Case (4): A 45-year-old woman who was nursing her mother, who suffers from COVID-19, developed a high fever and cough a week later, but the SARS- CoV-2 test is negative.

Case (5): A 70-year-old man who visited a place of pilgrimage ten days ago has lost his sense of smell and taste. Due to chest pain and following a plain CXR and taking an ECG and a SARS-CoV-2 diagnostic test, only bilateral hazy lungs is evident.

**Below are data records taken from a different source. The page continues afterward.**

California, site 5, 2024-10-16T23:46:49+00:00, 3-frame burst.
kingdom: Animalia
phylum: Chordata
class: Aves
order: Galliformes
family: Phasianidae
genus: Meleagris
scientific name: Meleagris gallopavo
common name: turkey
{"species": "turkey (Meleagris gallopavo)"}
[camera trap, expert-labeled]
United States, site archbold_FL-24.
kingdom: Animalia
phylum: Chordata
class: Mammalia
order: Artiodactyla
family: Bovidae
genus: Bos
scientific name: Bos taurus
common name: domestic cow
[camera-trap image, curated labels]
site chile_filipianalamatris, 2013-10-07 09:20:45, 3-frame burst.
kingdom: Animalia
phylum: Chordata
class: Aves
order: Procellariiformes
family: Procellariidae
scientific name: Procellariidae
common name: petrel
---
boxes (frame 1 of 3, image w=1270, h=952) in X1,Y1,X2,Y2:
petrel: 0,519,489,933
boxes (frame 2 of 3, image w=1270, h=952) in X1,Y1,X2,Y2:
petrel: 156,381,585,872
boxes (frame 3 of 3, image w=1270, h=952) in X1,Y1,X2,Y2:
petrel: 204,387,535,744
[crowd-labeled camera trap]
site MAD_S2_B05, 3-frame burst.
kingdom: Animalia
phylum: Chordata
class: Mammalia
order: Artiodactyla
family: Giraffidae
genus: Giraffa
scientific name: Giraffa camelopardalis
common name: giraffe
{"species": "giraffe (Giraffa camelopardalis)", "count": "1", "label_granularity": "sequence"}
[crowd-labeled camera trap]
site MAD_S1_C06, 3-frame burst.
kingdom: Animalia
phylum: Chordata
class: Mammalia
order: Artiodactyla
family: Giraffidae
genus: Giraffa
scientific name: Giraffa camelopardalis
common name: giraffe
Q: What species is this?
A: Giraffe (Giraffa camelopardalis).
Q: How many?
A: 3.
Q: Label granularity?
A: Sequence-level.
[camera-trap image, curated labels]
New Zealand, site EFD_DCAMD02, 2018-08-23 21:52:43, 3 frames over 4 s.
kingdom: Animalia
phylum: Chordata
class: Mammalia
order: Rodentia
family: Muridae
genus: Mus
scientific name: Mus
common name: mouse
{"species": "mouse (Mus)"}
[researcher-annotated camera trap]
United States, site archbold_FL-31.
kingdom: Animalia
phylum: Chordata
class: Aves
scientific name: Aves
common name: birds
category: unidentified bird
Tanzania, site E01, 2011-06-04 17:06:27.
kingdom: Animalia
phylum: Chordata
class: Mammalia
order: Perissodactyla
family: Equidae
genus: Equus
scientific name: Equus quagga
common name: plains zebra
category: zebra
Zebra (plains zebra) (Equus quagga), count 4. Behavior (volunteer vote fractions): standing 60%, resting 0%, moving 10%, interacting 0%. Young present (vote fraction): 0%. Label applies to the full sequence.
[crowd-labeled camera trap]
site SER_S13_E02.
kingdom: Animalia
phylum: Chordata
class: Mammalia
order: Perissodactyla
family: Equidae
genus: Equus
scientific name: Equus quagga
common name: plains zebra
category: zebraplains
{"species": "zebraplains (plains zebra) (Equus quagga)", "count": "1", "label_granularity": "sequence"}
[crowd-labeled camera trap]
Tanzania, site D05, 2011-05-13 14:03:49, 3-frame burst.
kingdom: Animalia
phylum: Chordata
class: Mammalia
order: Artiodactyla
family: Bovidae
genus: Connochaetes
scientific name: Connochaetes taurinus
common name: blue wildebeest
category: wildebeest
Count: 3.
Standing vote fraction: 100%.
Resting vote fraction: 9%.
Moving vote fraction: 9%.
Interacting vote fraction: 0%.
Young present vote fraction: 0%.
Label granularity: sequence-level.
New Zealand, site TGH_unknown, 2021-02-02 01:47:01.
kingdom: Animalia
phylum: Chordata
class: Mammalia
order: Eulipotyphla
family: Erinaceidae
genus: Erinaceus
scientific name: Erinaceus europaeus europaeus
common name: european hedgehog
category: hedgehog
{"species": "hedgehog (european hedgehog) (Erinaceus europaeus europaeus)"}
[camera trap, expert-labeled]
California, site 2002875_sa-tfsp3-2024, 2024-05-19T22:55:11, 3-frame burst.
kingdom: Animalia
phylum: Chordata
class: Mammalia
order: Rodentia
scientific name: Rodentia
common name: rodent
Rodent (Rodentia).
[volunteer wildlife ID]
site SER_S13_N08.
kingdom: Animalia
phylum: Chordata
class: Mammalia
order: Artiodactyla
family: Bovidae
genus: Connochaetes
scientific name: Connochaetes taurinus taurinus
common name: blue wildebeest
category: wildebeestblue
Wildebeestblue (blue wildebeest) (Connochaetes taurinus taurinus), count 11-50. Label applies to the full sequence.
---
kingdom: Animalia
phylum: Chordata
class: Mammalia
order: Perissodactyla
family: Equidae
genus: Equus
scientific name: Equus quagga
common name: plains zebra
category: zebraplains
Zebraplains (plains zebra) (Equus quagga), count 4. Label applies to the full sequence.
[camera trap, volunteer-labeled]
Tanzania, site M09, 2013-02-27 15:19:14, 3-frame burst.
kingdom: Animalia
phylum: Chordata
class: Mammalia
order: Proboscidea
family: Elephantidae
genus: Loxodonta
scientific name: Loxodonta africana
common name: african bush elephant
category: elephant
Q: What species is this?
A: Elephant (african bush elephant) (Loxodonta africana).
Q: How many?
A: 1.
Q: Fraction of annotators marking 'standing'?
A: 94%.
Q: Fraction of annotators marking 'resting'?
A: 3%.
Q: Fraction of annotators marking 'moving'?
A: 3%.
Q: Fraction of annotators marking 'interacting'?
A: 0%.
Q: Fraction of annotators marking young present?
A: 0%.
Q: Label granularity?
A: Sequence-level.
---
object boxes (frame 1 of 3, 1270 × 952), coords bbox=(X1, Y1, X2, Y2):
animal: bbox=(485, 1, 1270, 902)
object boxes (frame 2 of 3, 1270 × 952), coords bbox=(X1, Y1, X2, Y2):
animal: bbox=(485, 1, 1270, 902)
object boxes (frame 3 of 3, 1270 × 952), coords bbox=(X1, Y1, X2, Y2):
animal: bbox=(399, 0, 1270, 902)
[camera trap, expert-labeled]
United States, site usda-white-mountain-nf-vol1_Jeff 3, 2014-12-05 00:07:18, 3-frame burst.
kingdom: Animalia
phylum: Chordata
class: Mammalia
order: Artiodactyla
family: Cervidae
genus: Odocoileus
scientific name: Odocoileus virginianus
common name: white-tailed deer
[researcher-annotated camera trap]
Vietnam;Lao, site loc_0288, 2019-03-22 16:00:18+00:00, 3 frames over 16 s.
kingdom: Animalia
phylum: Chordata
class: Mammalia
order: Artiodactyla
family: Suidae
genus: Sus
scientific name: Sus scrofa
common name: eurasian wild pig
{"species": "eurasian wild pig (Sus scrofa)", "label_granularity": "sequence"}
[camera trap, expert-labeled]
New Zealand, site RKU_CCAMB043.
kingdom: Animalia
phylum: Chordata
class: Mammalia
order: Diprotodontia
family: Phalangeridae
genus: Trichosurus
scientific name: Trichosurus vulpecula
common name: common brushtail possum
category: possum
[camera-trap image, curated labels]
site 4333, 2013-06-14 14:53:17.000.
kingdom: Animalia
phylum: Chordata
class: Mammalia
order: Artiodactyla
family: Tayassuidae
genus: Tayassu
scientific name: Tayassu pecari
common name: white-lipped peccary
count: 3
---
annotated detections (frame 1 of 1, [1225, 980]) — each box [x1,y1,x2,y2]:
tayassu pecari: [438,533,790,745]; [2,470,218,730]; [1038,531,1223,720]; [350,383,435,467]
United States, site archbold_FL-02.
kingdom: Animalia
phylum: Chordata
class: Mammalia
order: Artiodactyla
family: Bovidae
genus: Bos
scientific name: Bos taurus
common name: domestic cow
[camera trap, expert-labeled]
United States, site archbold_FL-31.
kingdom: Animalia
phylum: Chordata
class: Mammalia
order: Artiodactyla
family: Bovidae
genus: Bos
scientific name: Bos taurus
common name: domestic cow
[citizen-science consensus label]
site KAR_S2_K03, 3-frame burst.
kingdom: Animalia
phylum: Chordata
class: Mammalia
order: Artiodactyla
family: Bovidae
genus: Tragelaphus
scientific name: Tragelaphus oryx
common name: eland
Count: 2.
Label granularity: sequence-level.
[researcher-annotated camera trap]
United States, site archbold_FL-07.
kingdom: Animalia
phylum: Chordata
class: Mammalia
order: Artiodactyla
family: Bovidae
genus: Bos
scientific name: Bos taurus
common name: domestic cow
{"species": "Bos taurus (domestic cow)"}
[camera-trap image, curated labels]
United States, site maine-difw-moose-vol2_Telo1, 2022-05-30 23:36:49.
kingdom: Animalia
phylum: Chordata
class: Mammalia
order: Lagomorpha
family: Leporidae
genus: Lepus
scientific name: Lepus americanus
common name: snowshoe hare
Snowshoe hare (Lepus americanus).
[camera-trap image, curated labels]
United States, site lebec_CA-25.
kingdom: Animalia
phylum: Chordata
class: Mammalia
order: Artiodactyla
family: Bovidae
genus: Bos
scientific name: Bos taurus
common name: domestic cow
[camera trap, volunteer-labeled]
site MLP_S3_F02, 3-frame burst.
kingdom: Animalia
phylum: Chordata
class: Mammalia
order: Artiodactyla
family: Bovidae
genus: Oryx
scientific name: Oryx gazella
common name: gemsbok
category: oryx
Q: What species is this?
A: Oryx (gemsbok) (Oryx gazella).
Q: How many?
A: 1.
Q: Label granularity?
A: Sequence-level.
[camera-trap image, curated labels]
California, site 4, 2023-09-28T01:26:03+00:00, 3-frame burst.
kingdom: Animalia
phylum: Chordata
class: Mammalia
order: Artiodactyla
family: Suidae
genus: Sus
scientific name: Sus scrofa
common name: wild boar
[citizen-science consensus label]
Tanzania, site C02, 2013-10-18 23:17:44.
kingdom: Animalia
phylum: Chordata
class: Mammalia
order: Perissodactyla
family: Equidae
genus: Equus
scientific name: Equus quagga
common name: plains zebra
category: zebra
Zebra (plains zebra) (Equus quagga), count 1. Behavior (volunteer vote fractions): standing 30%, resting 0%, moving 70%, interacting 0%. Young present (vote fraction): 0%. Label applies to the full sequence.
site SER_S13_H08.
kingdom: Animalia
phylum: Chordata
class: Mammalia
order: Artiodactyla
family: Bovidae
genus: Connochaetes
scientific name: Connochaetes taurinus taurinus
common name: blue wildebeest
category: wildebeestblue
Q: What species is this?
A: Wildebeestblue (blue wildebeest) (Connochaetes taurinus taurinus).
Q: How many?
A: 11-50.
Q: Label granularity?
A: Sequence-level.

Case (6): Occurrence of encephalitis with unknown cause in a physician is a member of the team of physicians at Corona Hospital for COVID-19: 1 point + 3 points

Case (7): Sudden death due to CVA with unknown cause + positive SARS- CoV-2 kit test

Case (8): Acute MI with unknown cause + traveling to Wuhan within 2 recent week

5. Conclusions

If we have a coherent and efficient patient referral system for screening people infected with SARS-CoV-2, and high-sensitivity diagnostic criteria should be used to identify COVID-19 patients. Also, along with these, more and more SARS-CoV-2 diagnostic tests should be performed using highly sensitive kits, and the principles of prevention of becoming infected with the SARS-CoV-2 should be followed carefully and as soon as possible; success in controlling and suppressing the SARS-CoV-2 epidemic will not be unexpected.

Governments can succeed against the SARS-CoV-2 epidemic when they prioritize the health of society and the lives of their citizens over economic, political, military, religious, and ideological issues. Providing accurate and real statistics regarding COVID-19, the number of patients and deaths, by the governments, and the existence of honesty and truthfulness in the thinking, expression, and performance of government officials, and the government’s empathy with the nation and national determination and unity, are necessary for success in controlling SARS-CoV-2 epidemic. If a government falsely reports the statistics of COVID-19, it will not only fail to control the SARS-CoV-2 epidemic in the country but will also disrupt the control of the SARS-CoV-2 pandemic in the world.

Finally, according to the corresponding author of this article, effective medicine and vaccines for SARS-CoV-2 will not be made any time soon, and the only way to achieve global success in the face of novel Coronavirus pandemic is to unite all the states and nations of the world to establish a complete, synchronized and integrated quarantine for at least six weeks.

Applying a practical guideline such as COVID-19 Referral System for screening people infected with SARS-CoV-2, and having a Diagnostic Criteria such as Persian Gulf Criteria for diagnosing COVID-19 will be very useful and effective in this way.

The governments and nations of Vietnam, Singapore, Taiwan (China), Finland, Germany, South Korea, Japan, Canada, and Cuba are thought to be among the most successful countries in controlling the novel Coronavirus epidemic and receiving acceptable scores.

Authors Contribution

ISA conceptualized the study, overall guidance, and manuscript writing. SK reviewed the manuscript draft. FSA collected literature and references for the project. ASA contributed to data analysis. All authors were involved in the preparation of the manuscript.


Special thanks to Prof. Iraj Rasooli (Microbiologist, University of Calgary, Canada) for his useful comments on the virology aspects and editing of this article.

Conflicts of Interest

The authors declare no conflicts of interest regarding the publication of this paper.